Excerpted text »
______

My OH has a manual job and had drank between 2-4 beers every night for the past two years at least.

I have actually tried to stop it, particularly for the money saving side but I haven't gotten anywhere. My advice to you is mention it once but don't mention it anymore than once. OH and I have had so many arguments around this issue and it's tiring. Working a manual job is stressful and tiring - if my OH doesn't have his beer, he is so miserable that I'd rather him have a few beers! This is my OH though - yours might stop and be fine.

Good luck.

shhhFFS · 10/07/2019 14:12

Yer its not so much the amounts that concern me.

As I said it didn't concern me until his reaction and unwillingness or inability to cut out even one day a week.

I do understand his want to unwind after work, same goes for me. And especially in the warmer weather, trust me I wouldn't come between him and a cold beer after a long day, as far as I'm concerned he's earned it.

However, as I said, he went off work for a while and kept up the same level of drinking so work is not the only cause.

As for finances, I think the motivation should be to contribute more towards household costs and to help save towards the wedding. Since starting his own business the financial rewards have not been great, I work full-time and earn a decent wage and deal with the vast majority of our finances and costs. We have a mortgage and 3 DC between us so I keep us a float. I think I make regular enough 'sacrifices' to not ask it to be too much to cut down a little to save money.

OP posts:
category12 · 10/07/2019 14:30

You're possibly a bit annoying and evangelical if you're pressing him to cut down because you have.

Also you should rethink you taking so much of the lead on the financial stuff: involve him more and get him to take responsibility. If it's allowed to be your thing to deal with, then he never has to think about it and probably has no sense of what's going out etc.

______

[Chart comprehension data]

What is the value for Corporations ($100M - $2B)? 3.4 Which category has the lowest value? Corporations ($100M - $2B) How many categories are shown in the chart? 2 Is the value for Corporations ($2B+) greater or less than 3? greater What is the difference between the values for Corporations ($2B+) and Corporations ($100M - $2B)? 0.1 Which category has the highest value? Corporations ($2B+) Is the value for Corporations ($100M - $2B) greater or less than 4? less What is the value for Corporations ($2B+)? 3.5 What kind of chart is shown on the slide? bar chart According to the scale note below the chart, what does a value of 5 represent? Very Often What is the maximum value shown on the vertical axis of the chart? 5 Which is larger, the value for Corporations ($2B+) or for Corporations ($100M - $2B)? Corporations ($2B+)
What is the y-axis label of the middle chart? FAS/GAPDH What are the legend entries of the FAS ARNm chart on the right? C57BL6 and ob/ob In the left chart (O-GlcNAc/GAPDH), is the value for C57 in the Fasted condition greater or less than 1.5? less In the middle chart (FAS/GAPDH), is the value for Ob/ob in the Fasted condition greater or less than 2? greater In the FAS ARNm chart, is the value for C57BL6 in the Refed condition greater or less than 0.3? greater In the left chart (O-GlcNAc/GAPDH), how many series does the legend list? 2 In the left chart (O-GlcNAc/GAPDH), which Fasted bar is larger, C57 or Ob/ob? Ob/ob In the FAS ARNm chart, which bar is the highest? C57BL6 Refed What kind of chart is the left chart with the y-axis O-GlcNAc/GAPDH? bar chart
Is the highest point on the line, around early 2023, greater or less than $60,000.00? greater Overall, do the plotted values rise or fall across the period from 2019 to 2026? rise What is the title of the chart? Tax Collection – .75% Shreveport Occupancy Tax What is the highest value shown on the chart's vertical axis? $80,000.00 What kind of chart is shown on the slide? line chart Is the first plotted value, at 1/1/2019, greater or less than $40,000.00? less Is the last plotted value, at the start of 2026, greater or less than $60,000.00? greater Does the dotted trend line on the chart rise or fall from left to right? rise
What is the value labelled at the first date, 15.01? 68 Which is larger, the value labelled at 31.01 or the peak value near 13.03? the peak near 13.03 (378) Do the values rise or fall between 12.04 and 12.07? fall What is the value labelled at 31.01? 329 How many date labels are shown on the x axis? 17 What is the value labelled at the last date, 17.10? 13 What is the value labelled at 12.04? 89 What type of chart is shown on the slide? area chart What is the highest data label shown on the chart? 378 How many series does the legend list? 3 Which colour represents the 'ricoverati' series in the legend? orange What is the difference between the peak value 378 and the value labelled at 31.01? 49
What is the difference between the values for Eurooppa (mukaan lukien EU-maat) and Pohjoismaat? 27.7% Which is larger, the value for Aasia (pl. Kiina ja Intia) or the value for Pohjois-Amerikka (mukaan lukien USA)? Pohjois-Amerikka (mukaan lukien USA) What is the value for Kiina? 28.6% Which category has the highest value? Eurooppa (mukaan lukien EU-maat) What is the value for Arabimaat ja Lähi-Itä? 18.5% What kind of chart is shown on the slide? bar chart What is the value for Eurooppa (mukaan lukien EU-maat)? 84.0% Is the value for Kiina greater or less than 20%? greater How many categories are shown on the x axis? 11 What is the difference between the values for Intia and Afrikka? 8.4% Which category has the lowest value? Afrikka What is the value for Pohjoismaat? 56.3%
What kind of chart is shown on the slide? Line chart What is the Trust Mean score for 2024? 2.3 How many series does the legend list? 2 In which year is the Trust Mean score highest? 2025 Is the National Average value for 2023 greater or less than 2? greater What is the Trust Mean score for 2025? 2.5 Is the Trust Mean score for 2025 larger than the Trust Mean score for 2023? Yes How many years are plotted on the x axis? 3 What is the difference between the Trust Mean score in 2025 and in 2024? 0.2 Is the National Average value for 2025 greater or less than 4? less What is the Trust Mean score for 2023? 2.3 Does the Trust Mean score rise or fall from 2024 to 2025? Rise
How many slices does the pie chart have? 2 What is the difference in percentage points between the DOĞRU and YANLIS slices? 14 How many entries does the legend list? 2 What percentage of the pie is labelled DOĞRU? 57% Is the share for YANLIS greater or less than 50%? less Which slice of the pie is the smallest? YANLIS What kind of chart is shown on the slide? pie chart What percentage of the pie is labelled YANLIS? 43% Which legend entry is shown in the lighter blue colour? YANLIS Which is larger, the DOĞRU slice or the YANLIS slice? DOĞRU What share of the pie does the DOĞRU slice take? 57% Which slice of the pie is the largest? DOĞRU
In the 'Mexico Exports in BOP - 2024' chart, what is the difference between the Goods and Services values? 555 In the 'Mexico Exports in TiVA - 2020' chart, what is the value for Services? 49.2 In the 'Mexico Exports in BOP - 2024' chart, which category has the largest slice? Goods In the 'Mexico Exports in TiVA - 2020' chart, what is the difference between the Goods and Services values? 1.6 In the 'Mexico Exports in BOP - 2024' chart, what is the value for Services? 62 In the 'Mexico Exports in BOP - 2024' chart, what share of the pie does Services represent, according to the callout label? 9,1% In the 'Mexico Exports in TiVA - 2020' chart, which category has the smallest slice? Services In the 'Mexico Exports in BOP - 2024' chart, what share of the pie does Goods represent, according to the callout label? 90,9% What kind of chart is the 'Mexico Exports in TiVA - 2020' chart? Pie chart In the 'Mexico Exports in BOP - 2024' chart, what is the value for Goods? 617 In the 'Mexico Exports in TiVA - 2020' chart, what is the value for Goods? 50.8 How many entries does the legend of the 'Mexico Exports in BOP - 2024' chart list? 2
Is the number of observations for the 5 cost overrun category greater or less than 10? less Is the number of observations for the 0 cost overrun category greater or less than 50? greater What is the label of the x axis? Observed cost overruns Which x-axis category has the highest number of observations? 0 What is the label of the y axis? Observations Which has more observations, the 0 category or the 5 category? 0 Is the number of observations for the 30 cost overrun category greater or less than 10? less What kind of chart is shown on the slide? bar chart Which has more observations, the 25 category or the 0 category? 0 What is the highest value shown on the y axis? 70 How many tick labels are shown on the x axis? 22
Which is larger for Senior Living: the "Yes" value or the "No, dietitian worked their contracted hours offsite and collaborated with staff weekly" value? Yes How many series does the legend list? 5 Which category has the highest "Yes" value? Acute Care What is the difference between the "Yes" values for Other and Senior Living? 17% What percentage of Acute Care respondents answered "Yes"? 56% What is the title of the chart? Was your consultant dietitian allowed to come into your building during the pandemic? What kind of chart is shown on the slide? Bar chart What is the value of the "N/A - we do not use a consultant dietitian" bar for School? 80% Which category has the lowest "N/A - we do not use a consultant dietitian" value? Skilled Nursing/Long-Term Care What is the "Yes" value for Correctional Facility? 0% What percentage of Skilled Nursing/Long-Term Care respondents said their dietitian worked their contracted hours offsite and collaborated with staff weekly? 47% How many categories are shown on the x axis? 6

______

Task list »
1) In the forum thread about a partner's drinking, do the statements below agree with the thread? For each, answer yes or no and quote the words that decide it.
(a) The first poster's partner has drunk between 2-4 beers every night for at least two years.
(b) The partner cut back on drinking while he was off work.
(c) The poster who handles most of the household finances works part-time.
2) Rewrite the paragraph beginning "As for finances" in the forum thread as a short list that keeps its main facts.

Set of answers »
1)
(a) Yes: "had drank between 2-4 beers every night for the past two years at least."
(b) No: "he went off work for a while and kept up the same level of drinking"
(c) No: "I work full-time and earn a decent wage"

2)
- The reason for cutting down should be to contribute more to household costs and to help save for the wedding.
- His own business has not brought great financial rewards since he started it.
- The writer works full-time, earns a decent wage, and handles most of the finances and costs.
- They have a mortgage and 3 DC between them, and the writer keeps them financially afloat.
- The writer makes regular enough "sacrifices" and thinks asking him to cut down a little to save money is not too much.